Lao PM seeks improvements across legal, judicial sectors
VIENTIANE (Vientiane Times/ANN) - Sectors responsible for enforcement, administration, prosecution and adjudication of the law must do all they can to ensure that innocent people are protected and offenders punished, Prime Minister Thongloun Sisoulith told a meeting in the capital on Tuesday.
Mr Thongloun made the point in his address at a meeting of a joint meeting of the Ministry of Justice, the Supreme People’s Court, Office of Supreme Public Prosecutor and Ministry of Public Security.
Around 9,300 criminal cases were recorded in the years from 2013 to 2016, and some 5,000 cases resolved, the meeting heard.
More than 1,500 cases related to economic disputes were recorded, and around 1,100 cases resolved.
The sector dealt with 402 cases related to human trafficking and 7,700 cases related to drug trafficking.
Some 72 percent of cases brought to a court of the first instance in the nine-month period of this year led to verdicts.
Some 87 percent of these judgments were accepted by both parties, with the remainder going to appeal.
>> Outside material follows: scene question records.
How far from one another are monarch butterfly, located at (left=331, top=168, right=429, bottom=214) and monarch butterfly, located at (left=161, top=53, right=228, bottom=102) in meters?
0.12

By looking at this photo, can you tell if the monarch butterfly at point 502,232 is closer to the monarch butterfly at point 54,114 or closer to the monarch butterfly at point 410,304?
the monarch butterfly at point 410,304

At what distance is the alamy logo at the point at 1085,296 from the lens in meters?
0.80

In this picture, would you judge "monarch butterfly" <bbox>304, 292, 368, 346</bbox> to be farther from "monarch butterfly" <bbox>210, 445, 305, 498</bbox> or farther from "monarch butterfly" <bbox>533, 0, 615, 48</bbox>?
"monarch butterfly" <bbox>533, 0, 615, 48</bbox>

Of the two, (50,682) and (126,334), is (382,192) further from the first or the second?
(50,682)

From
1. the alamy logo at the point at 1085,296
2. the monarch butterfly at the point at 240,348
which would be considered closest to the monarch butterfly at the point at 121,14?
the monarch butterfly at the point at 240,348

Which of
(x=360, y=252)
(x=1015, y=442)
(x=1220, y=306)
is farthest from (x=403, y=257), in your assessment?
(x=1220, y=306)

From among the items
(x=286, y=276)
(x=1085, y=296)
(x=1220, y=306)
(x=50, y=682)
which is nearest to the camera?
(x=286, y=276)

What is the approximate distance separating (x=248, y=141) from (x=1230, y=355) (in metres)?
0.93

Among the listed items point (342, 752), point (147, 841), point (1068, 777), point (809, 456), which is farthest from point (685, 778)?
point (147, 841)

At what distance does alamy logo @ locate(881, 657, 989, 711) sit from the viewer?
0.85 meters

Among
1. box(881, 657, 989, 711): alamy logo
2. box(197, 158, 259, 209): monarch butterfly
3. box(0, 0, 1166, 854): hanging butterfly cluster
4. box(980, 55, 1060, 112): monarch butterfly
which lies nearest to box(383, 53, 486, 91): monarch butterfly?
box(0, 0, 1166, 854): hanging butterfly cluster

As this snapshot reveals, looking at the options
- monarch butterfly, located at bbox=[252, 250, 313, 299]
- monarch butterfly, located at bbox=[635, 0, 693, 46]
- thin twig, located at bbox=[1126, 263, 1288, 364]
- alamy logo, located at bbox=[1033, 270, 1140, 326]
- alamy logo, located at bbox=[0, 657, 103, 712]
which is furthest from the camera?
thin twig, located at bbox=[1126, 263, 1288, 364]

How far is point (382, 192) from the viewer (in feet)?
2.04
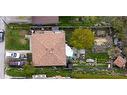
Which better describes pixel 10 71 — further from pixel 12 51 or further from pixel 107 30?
pixel 107 30

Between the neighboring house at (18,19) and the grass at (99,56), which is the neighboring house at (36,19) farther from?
the grass at (99,56)

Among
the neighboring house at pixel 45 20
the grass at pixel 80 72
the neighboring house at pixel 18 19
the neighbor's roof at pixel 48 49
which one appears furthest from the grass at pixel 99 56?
the neighboring house at pixel 18 19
Mr Thongloun stressed the four sectors needed to enhance legal protections by interpreting the existing law and specific regulations clearly as a tool to support the proper legal procedures, ensuring that rights of the innocent are protected and offenders punished under the law.
He also pointed to the need for organisational structural improvements and enhancement of efforts and activities to streamline and ensure that cases and related procedures had followed the judicial processes transparently.
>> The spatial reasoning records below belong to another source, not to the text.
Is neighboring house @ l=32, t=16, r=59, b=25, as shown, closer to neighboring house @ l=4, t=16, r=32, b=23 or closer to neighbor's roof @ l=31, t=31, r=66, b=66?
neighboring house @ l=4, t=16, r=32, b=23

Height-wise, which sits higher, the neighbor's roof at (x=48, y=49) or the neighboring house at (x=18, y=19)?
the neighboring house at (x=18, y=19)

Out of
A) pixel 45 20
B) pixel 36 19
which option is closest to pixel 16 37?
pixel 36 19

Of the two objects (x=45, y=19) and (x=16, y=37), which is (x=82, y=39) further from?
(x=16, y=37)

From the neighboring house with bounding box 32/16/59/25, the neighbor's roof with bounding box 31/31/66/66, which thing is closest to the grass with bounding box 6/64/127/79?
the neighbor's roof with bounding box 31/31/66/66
He called for improvements to work at central and local levels to raise standards to a level suitable for the times, instructing the four bodies and their personnel to broaden and deepen legal education for officials and the nation’s multiethnic people.
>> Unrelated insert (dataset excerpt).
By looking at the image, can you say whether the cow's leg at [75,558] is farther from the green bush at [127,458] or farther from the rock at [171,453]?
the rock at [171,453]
Despite progress in the prosecution of cases at each level, the trends had yet to see them meet the targets as approved by the National Assembly, the NA Committee on Justice reported at its recent session. It was found that prosecutions in some courts in the first instance and appellate courts had violated the procedures stipulated by law.
Lack of sound ethics and morals and examples of bias by some officials of the ministry had served to harm the people’s interests, proving a source of annoyance and irritation and carrying the potential to tarnish the reputation of judicial bodies unless addressed, the committee noted.